▸ Excerpted records
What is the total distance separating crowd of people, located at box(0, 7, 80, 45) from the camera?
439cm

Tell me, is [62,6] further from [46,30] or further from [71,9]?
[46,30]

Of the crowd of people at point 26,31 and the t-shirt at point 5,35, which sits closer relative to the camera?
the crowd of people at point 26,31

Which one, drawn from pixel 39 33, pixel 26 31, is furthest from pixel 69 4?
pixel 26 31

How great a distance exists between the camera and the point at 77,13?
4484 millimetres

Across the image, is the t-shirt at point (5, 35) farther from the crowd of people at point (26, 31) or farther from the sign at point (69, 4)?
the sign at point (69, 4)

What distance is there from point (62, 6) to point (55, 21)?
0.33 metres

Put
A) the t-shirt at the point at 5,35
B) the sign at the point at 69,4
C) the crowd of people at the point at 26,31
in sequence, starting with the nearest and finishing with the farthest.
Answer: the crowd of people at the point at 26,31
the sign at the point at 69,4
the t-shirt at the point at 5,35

==

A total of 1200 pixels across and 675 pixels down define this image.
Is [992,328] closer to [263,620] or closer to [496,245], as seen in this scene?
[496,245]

▸ Direction
List every line of the material above that contains the word "distance".

▸ Result of the task
What is the total distance separating crowd of people, located at box(0, 7, 80, 45) from the camera?
How great a distance exists between the camera and the point at 77,13?
What distance is there from point (62, 6) to point (55, 21)?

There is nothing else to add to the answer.